==== Excerpted text ====

February 26, 2015 06:30 pm | Updated 06:30 pm IST

The world’s first telephone call was made on March 10, 1876. Alexander Graham Bell called his assistant Watson on the ‘phone’.

Inventor extraordinaire: Alexander Graham Bell.

Melville and Alexander were brothers. Their father used to teach hearing and speech impaired children to communicate. He encouraged his sons to study how humans produced sound, and then challenged them to build a model. So Melville and Alexander designed a “speaking machine”, with Melville creating the throat and larynx out of tin tubes and pieces of rubber, and Alexander using a human skull as his model to create the jaw, tongue, and palate. Clever use of levers made the tongue move. Melville blew into the tin tube while Alexander moved the tongue and the lips. After much practice, trial, and error, the boys got their contraption to say “Mamma”. And when it did, they heard a neighbour call out, “What’s the matter with that baby?” It was a success!

==== The data ====

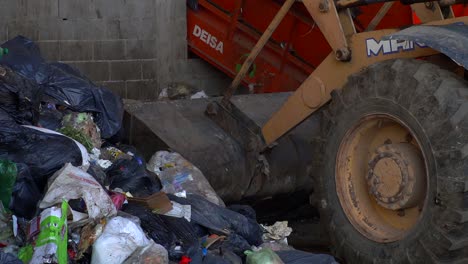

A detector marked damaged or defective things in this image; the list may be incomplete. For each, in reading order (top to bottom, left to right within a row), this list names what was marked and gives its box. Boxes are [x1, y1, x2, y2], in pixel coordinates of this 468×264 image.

rusty metal surface [388, 22, 468, 69]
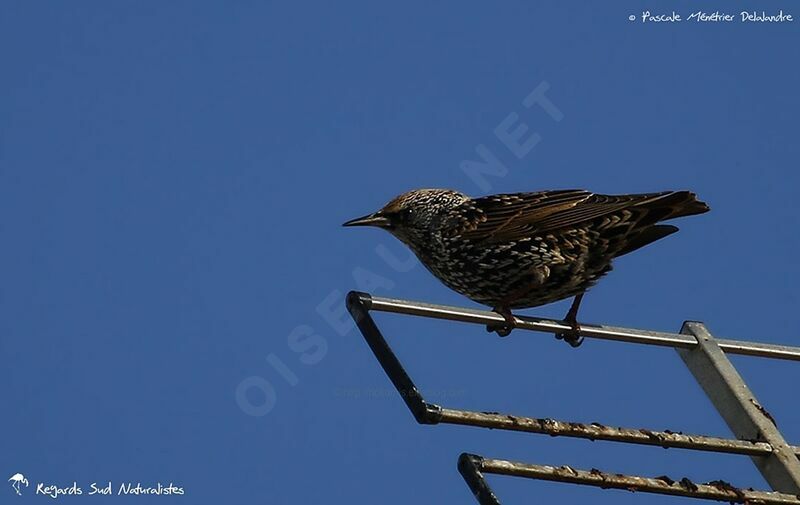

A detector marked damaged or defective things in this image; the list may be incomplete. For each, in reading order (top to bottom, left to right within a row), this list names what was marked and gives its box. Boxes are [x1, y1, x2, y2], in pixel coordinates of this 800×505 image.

rusty metal frame [348, 290, 800, 502]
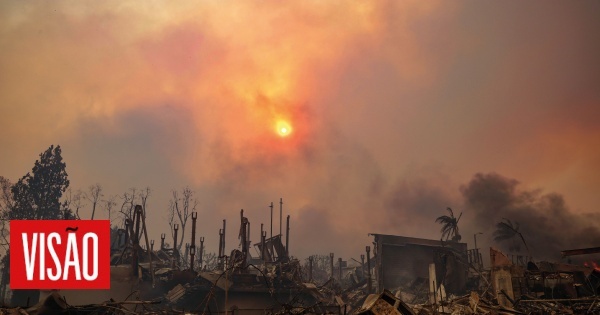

====

== Assigned task A ==
In the passage on Alexander Graham Bell, what word did the brothers' speaking machine finally say?
== Assigned task B ==
Pick up the passage on Alexander Graham Bell after its last sentence and keep writing it.
The material was drawn from a different source than the passage on Alexander Graham Bell.

== Written response A ==
"Mamma"

== Written response B ==
Sounds and vibrations

When Alexander Graham Bell was 19, he read about the work of German scientist Hermann von Helmholtz, who had carried out many experiments with sound and electricity. There was just one problem — all of Helmholtz’s papers were in German, and Bell was not very familiar with the language. Still, he plodded through, and what he understood made him excited. He thought that Helmholtz had proved that sound could be transmitted via an electric line! In fact, Helmholtz had only started work in that area, and was far from the proof. But thanks to a shaky grasp of German combined with wishful thinking, Bell stuck to this belief and immediately launched a series of experiments with sound and electricity.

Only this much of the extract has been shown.